The more I cover deaths from conflicts and tragic happenings, the more I realize how hard it is. I hate human suffering. I abhor disasters. Extending a microphone to someone who has just lost a leg in an accident or lost a relative is somewhat the hardest thing to do in journalism.
Right now, the world is facing the COVID-19 pandemic. So many lives have been lost, and the death toll is rising globally. Journalists are reporting about death. We are fast getting used to a new way of life, what others are now calling the new normal, and journalists are found on the frontline.
Such moments are challenging and present a huge task. Everyone in the broadcasting business will tell you reporting about death is tough.
I have, however, listened to people who say journalists have a particular proclivity for negative news. That their world is abstract, and they lack the milk of human kindness. That is not true.
But let’s put this to bed – no matter how difficult it is, someone has to do it. Telling stories about life and death is a journalist’s work to do. It has something to do with creating human connections! It’s part of why journalists exist.
Ethiopian airline crash
I covered the March 2019 horrific Ethiopian air crash! The saddest story I have had to cover. The crash killed all the 157 people on board, just some six minutes after the plane took-off from Addis Ababa. This happened near a small town called Bishoftu, some 60 km South East of the capital.
I remember that Sunday morning quite vividly. My editor called just as I was about to leave the house for the office. By this time, the news had already started spreading; the world was mourning. She directed that I prepare my travel documents and depart the very day for Addis. There were no two ways about it- this was the biggest story of the day.
We arrived in Addis Ababa later that evening to a grieving welcoming right from the airport to the streets. Information about the cause of the air crash was coming out, albeit piecemeal, and everyone struggled to wrap their heads around the happenings.
We were among the first to arrive at the scene of the tragedy. It was terrifying to a degree. Absolute horror!

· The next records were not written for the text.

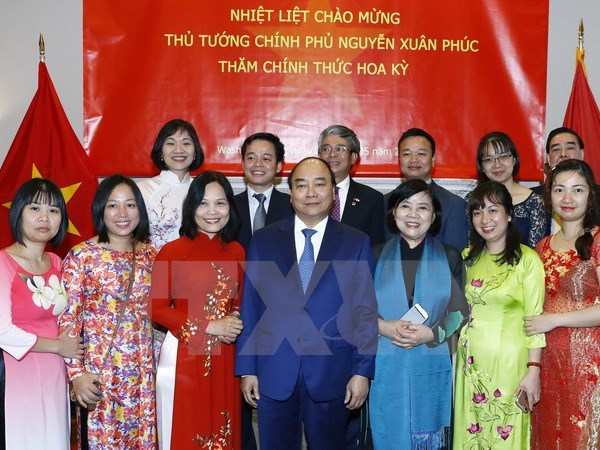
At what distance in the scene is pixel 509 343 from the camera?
3.07m

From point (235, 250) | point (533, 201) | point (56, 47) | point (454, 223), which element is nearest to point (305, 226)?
point (235, 250)

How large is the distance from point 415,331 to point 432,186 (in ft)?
3.22

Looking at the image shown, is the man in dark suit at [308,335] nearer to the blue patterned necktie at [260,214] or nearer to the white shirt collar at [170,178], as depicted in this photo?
the blue patterned necktie at [260,214]

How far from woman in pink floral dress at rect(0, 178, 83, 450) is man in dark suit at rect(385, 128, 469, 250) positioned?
1.70 m

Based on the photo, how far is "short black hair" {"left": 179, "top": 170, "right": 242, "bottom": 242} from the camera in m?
3.20

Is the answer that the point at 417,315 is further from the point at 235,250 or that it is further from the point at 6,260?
the point at 6,260

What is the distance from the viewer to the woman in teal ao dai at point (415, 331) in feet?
10.1

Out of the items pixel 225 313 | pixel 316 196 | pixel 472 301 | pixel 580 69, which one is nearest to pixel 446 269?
pixel 472 301

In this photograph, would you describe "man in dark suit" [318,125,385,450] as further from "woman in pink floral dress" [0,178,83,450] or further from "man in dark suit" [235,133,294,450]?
"woman in pink floral dress" [0,178,83,450]

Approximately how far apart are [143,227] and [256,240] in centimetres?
53

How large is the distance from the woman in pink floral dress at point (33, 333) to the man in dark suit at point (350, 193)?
→ 4.79 ft

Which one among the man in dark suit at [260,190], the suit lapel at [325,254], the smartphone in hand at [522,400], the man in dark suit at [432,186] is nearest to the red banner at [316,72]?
the man in dark suit at [432,186]

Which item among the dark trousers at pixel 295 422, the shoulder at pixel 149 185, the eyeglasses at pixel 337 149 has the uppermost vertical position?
the eyeglasses at pixel 337 149

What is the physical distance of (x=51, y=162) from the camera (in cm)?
459
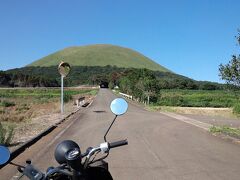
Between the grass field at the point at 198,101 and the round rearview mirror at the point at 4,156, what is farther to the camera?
the grass field at the point at 198,101

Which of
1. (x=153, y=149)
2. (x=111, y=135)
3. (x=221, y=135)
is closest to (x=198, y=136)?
(x=221, y=135)

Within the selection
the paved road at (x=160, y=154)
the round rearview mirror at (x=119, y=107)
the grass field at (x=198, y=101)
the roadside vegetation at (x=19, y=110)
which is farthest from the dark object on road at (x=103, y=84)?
the round rearview mirror at (x=119, y=107)

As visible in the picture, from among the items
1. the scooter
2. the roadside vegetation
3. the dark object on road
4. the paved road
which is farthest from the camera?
the dark object on road

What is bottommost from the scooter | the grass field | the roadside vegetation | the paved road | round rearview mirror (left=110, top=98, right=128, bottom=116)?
the roadside vegetation

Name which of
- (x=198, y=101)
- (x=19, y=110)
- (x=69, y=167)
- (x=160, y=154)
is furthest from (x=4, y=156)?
(x=198, y=101)

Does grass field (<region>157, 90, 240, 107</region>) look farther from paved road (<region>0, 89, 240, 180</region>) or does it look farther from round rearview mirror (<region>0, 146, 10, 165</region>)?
round rearview mirror (<region>0, 146, 10, 165</region>)

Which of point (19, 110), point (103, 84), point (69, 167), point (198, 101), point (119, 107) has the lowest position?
point (19, 110)

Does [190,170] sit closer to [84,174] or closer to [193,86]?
[84,174]

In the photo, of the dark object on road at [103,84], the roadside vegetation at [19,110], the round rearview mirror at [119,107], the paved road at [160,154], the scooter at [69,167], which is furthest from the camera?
the dark object on road at [103,84]

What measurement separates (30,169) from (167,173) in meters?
5.96

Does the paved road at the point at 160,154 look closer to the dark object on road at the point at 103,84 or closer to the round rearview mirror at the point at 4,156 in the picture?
the round rearview mirror at the point at 4,156

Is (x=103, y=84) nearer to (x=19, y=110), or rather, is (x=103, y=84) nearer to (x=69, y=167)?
(x=19, y=110)

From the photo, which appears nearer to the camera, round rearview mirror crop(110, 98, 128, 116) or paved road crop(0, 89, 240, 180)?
round rearview mirror crop(110, 98, 128, 116)

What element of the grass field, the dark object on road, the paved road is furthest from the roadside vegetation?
the dark object on road
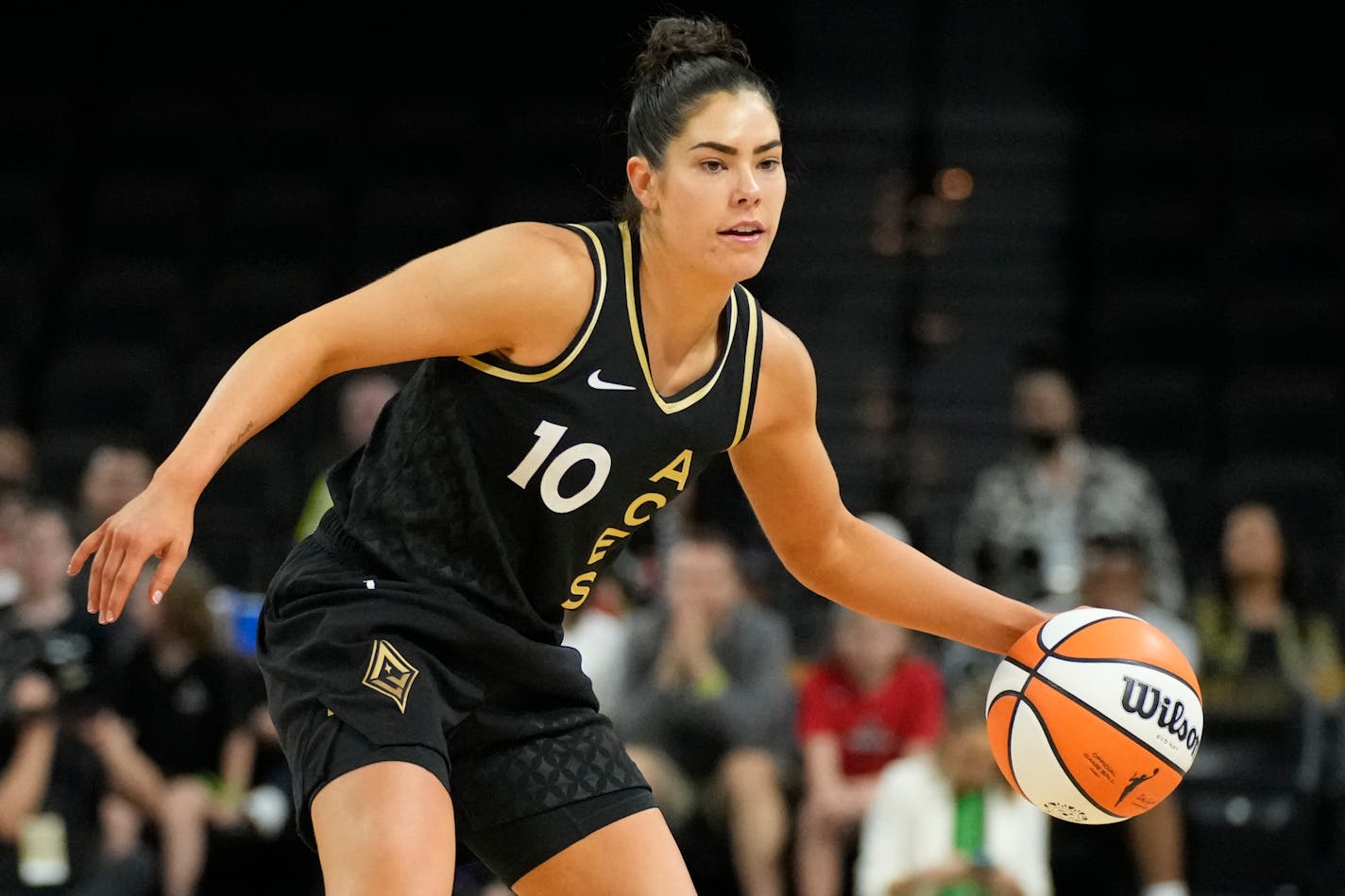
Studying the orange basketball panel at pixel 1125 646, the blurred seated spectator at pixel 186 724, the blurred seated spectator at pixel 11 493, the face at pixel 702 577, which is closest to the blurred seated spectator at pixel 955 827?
the face at pixel 702 577

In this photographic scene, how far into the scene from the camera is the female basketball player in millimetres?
2812

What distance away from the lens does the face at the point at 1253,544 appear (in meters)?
6.55

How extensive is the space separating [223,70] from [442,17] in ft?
4.59

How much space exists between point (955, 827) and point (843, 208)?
5.91 metres

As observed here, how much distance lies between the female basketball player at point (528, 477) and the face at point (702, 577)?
9.84ft

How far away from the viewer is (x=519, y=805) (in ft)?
10.1

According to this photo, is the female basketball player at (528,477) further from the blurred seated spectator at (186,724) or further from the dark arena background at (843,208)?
the dark arena background at (843,208)

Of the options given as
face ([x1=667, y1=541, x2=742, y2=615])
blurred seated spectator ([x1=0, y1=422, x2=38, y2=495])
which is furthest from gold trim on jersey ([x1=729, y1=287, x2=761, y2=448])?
blurred seated spectator ([x1=0, y1=422, x2=38, y2=495])

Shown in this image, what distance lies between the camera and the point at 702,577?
625 cm

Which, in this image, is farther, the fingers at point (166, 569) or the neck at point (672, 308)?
the neck at point (672, 308)

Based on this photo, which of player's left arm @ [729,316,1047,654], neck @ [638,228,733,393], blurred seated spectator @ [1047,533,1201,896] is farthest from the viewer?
blurred seated spectator @ [1047,533,1201,896]

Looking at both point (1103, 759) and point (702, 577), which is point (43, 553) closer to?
point (702, 577)

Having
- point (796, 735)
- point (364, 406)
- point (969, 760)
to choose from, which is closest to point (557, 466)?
point (969, 760)

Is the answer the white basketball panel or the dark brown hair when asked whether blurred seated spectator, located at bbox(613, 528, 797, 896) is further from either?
the dark brown hair
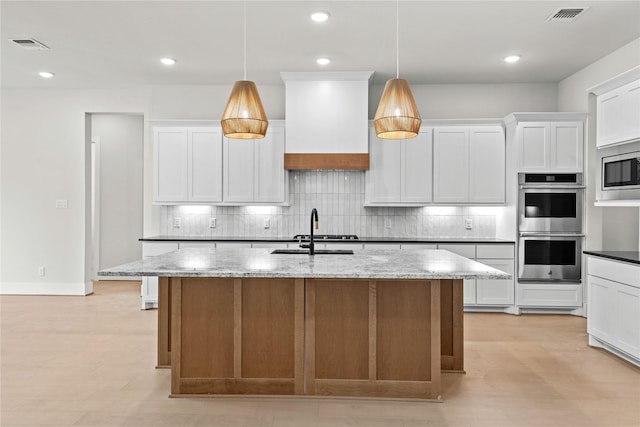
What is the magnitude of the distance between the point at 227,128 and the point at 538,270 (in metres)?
4.21

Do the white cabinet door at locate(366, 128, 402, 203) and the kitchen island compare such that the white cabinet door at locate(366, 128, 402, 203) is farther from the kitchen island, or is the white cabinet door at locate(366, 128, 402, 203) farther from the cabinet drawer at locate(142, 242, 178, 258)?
the kitchen island

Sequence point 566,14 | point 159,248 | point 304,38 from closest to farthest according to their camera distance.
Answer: point 566,14
point 304,38
point 159,248

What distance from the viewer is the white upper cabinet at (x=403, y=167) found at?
572 centimetres

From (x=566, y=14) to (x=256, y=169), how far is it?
3605 mm

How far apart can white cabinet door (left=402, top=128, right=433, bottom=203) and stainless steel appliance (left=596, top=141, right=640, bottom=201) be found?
1914mm

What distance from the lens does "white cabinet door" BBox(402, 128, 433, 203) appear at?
5.72 m

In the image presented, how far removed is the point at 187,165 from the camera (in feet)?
19.1

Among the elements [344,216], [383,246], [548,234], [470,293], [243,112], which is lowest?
[470,293]

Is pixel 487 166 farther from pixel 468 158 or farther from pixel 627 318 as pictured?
pixel 627 318

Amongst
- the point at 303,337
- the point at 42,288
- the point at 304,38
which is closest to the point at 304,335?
the point at 303,337

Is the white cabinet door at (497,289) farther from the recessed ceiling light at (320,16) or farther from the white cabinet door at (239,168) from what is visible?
the recessed ceiling light at (320,16)

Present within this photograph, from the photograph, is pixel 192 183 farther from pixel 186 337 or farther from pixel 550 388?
pixel 550 388

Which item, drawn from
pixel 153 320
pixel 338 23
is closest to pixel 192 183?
pixel 153 320

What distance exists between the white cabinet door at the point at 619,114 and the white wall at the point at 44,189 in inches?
239
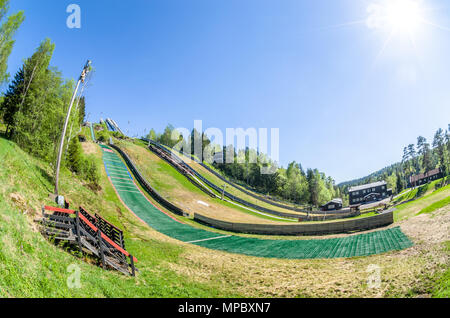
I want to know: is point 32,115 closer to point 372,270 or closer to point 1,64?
point 1,64

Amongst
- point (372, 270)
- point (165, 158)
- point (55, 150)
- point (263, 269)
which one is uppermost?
point (165, 158)

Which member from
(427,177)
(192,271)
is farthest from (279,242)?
(427,177)

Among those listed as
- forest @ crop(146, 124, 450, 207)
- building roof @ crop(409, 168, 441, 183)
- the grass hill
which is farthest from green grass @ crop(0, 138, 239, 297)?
building roof @ crop(409, 168, 441, 183)

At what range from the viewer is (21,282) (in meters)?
5.27

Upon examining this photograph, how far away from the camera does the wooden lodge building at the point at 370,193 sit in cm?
9200

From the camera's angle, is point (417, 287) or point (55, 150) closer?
point (417, 287)

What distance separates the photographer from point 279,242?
20.1 meters

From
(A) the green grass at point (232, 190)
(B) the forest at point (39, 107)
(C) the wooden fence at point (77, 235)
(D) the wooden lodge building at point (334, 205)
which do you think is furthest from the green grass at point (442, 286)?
(D) the wooden lodge building at point (334, 205)

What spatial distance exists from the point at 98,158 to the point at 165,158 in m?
18.9

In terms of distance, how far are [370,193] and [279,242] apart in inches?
3680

Here was a wide depression on a plateau with everything burnt down to ashes. Ethiopia was shaken to the core by the tragedy, and so was the world. The only things visible were small pieces of computer chips, books, clothes and parts of the plane, all strewn everywhere. Not a scintilla of the human body. Investigators were still combing the area at the time, as some families started arriving to witness the horror.
Our cameras were rolling. Our mics were getting ready. But here was the hardest test of them all-getting grieving families to speak to us. I have covered enough tragic events, but this one felt different. I was in a dilemma.
Where do you start?
Quite often, most journalists find themselves in such spots when covering moments of grief. So, where and how do you get started?
According to The Dart Center for Journalism and Trauma, how you conduct an interview can impact a subject’s frame of mind, since, in most cases, everything around them has changed dramatically.
Journalists have a high calling to measure how far they can go and make every effort to minimize harm to their subjects and themselves.
The Poynter Institute for Media Studies suggests that for starters, as a cardinal rule, journalists should speak to immediate family members. Not every source is credible; you want only the right people to speak.
Be polite and empathetic. Do not pressure your subjects to remember everything during the interview; they could be dealing with memory loss. This is quite common in such moments.
If you are arriving at an active scene, make sure your subject doesn’t need medical attention. Before jumping into questions, first, ask if they need any medical attention and inform them of the ways they can get this attention.
Reporting about death is a hard necessity for journalists. Some psychologists say that journalism plays an important role in mourning and the search for answers, especially in mysterious deaths.
Do some research beforehand. You don’t want to start an interview with awkwardness just because you cannot picture what to ask next. Find invaluable information about the deceased’s birthplace, where they schooled, when they graduated, and suchlike.
Allow the interviewee to take some control in the process. Usually, this is not the practice, but it goes a long way. You might want to allow them to tell you when to stop or take a break.
Also, do not lift pictures of the deceased online, but if you must, get approval from the immediate family. It is courteous and ethical.
Talking about death is uncomfortable. Reporting about death is even more so.
The Poynter Institute advises journalists not to bottle up their feelings. Covering a traumatic event can affect you, too. Be sure to find ways to talk about the experience with your friends, family, or editor. At this point, a listening ear could make all the difference.